Alat ini terdiri dari kamera yang terletak pada ujung dari suatu probe yang fleksibel.
Boreskop dan fiberskop dapat digabungkan dengan perangkat ini. Pada alat ini terdapat
kamera untuk menerima gambar, sebuah prosesor, dan sebuah monitor untuk melihat
gambar. Gambar yang dihasilkan dapat diperbesar ataupun diperkecil dengan
menggunakan skala pengukuran. Selain itu, juga dapat dicetak untuk mendapatkan
dokumentasi korosi yang permanen. Perangkat ini dapat digunakan untuk menganalisa,
mengidentifikasi, mengukur dan
mengklasifikasikan kerusakan yang menjadi fokus pengamatan.

2. Pengukuran dengan micrometer


Cara pengukuran dengan menggunakan micrometer bisa dilakukan untuk mengukur
kecepatan korosi maupun tingkat korosi pada peralatan yang relatif kecil seperti pipa, tube
dan sebagainya. Pada awal pemakaian, sesuatu pipa atau tube diukur dulu tebalnya dengan
menggunakan micrometer. Pada akhir pemakaian, yaitu ketika alat sedang shut-down,
dilakukan pengukuran kembali ketebalan pipa atau tube dengan menggunakan micrometer.
Selisih tebal alat sebelum terkorosi pada awal pemakaian dan tebal alat setelah korosi pada
akhir pemakaian (ketika shut-down) menunjukkan tingkat korosinya. Kecepatan korosi
adalah tingkat korosi persatuan waktu.

3. Dye Penetrant

Dye Penetrant merupakan test untuk mengetahui ada tidaknya crack pada weld (hasil
lasan). Test ini sangat mudah dilakukan dan pelaksanaannya juga sangat singkat.

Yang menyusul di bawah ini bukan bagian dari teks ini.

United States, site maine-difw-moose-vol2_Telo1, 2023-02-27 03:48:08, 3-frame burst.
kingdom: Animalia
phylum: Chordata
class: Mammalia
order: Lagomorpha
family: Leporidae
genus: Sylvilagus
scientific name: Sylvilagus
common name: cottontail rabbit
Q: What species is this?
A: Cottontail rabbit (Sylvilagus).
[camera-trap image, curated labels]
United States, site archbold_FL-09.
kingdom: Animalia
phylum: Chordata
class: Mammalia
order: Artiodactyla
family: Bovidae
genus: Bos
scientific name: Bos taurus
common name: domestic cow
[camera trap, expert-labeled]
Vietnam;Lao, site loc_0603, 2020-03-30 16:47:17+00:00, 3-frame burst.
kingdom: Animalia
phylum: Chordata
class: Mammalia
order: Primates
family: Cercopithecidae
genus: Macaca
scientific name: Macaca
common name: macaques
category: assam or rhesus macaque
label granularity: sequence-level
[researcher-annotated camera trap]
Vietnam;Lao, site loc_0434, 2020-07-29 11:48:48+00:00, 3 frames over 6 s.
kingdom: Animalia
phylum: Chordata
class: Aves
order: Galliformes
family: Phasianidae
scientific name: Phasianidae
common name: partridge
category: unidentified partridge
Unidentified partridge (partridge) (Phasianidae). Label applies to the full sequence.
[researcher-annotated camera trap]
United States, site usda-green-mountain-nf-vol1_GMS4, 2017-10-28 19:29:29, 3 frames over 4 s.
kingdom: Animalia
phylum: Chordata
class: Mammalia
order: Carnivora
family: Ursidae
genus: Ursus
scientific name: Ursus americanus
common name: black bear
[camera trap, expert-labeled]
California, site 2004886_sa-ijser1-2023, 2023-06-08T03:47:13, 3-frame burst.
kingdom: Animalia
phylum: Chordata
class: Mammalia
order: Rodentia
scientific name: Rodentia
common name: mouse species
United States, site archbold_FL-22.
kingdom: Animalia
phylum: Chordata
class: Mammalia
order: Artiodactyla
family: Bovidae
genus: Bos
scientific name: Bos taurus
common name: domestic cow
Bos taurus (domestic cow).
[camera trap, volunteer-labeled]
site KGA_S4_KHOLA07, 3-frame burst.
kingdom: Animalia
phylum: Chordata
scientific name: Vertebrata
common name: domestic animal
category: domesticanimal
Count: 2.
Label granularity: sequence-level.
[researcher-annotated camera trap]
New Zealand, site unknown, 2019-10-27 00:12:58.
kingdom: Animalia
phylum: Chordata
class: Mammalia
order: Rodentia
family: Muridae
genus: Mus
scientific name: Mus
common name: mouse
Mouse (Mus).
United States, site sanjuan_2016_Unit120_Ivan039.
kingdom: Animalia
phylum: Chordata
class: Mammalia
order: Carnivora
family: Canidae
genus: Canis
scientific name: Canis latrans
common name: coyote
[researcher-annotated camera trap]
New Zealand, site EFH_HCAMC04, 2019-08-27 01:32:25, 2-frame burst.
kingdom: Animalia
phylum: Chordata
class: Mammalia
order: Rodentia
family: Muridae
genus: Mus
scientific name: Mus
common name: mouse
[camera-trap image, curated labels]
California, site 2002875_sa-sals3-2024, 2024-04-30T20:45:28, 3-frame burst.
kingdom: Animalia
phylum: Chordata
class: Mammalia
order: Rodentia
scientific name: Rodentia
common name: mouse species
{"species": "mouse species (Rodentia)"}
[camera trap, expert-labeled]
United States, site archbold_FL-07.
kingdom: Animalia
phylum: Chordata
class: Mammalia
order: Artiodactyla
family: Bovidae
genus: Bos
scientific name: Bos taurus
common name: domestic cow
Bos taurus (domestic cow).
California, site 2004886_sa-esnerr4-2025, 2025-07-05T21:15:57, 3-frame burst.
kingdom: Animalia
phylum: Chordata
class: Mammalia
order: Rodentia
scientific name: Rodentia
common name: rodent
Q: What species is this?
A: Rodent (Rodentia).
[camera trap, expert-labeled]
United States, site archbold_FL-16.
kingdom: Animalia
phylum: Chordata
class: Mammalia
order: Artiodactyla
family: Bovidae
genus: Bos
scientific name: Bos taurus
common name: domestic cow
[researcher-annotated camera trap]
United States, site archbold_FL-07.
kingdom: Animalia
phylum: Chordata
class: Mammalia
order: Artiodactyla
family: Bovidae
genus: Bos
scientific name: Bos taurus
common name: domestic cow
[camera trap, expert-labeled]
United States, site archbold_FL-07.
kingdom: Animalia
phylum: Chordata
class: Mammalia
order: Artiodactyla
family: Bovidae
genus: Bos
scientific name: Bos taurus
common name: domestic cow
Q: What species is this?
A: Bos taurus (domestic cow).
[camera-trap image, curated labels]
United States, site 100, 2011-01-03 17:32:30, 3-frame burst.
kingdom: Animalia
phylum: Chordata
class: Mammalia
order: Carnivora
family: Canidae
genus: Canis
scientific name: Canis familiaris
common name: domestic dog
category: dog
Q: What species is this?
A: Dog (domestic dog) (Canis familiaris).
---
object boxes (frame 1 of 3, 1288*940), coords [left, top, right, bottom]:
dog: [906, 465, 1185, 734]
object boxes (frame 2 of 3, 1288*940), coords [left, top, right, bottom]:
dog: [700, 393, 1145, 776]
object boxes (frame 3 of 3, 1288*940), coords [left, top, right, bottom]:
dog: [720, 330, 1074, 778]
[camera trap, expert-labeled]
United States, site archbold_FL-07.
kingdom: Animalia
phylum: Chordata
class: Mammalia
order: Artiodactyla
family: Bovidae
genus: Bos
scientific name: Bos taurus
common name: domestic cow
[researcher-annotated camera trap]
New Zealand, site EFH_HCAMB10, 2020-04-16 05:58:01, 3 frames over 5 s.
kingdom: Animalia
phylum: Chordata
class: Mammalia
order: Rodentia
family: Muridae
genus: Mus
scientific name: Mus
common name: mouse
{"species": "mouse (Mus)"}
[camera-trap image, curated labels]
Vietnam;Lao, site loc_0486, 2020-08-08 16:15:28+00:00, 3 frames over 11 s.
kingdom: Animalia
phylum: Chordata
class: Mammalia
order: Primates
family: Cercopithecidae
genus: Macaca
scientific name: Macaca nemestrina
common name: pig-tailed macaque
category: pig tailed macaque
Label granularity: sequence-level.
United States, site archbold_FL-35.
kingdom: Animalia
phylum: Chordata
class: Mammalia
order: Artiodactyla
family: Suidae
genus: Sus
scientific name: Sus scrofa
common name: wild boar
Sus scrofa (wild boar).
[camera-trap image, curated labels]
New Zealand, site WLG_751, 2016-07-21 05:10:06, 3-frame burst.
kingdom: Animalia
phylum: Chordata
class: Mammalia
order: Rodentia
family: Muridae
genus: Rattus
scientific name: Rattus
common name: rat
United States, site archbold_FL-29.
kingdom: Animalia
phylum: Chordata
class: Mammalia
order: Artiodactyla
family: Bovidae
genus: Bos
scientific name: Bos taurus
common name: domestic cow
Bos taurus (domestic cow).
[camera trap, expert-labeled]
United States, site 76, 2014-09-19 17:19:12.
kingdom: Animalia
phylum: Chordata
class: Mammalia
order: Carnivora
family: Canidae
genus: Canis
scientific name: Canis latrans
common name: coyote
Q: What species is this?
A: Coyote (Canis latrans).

Dye
penetration test dilakukan dengan cara menyemprotkan cat berwarna (biasanya merah) ke
permukaan alat atau konstruksi yang akan diperiksa, apakah mengalami korosi (terutama
cracking corrosion). Setelah disemprot dengan penetrant merah, dibiarkan sebentar agar
porous atau crack menyerap penetrant. Kemudian alat yang diperiksa tersebut dibersihkan
dengan kain lap yang dibasahi cairan remover. Penetrant yang masuk ke dalam metal yang
porous atau crack tetap tinggal selama dilakukan pembersihan permukaan dari sisa
penetrant. Kemudian disemprotkan developer yang berwarna putih, dan pada porous atau
crack akan tampak gurat-gurat warna merah atau spot di permukaan logam yang diperiksa.
Besar dan panjangnya cracking serta arahnya dapat dilihat dari gurat merah tersebut.
Dye Penetrant terdiri dari :
3.1 Pre Treatment.
3.2 Penetrant.
3.3 Cleaning.
3.4 Developer.
Dye Penetrant Test memiliki beberapa prosedur untuk dilakukan :

3.1.1 Pre Treatment (dapat berupa perlakuan panas terhadap hasil lasan yang harus
dilakukan sebelum test dilakukan).
3.1.2 Cleaning, yakni proses pembersihan pada daerah yang akan diperiksa dengan
tujuan agar kotoran yang ada pada daerah tersebut tidak mengalangi cairan
Penetrant (warna merah) dan Developer (warna putih).
3.1.3 Penyemprotan Penetrant pada salah satu sisi dan kemudian dilanjutkan dengan
penyemprotan Developer pada sisi yang lainnya..
3.1.4 Terakhir, akan terlihat hasil dari test yang dilakukan. Jika terdapat/muncul warna
merah seperti warna Penetrant pada sisi yang disemprotkan oleh Developer, berarti
weld (hasil lasan) tidak bagus karena ditemukan adanya crack. Jika tidak muncul
warna merah tersebut, maka hasil lasan tersebut sudah baik. Hasil test ini
didapatkan setelah kurang lebih 10 sampai 20 menit setelah proses penyemprotan
Penetrant dan Developer.

Gambar 2. Penetrant

4. Magnetic Particle Inspection


Dengan menggunakan metode ini, cacat permukaan (surface) dan bawah permukaan
(subsurface) suatu komponen dari bahan ferromagnetik dapat diketahui. Prinsipnya adalah
dengan memagnetisasi bahan yang akan diuji. Adanya cacat yang tegak lurus arah medan
magnet akan menyebabkan kebocoran medan magnet. Kebocoran medan magnet ini
mengindikasikan adanya cacat pada material. Cara yang digunakan untuk memdeteksi
adanya kebocoran medan magnet adalah dengan menaburkan partikel magnetik
dipermukaan. Partikel-partikel tersebuat akan berkumpul pada daerah kebocoran medan
magnet. Dalam melakukan MPI kita harus melakukan beberapa langkah :
a. Membersihkan area atau daerah weld ( lasan ) sebelum ditest.
b. Setelah dibersihkan, daerah yang akan diperiksa tersebut diberikan sejenis penetrant
( warna putih ).
c. Kemudian magnet ditempelkan di atasnya.
d. Jika ditemukan adanya garis garis seperti retak dan berwarna hitam atau gelap maka
dapat dipastikan bahwa hasil dari lasan tersebut terdapat cacat crack.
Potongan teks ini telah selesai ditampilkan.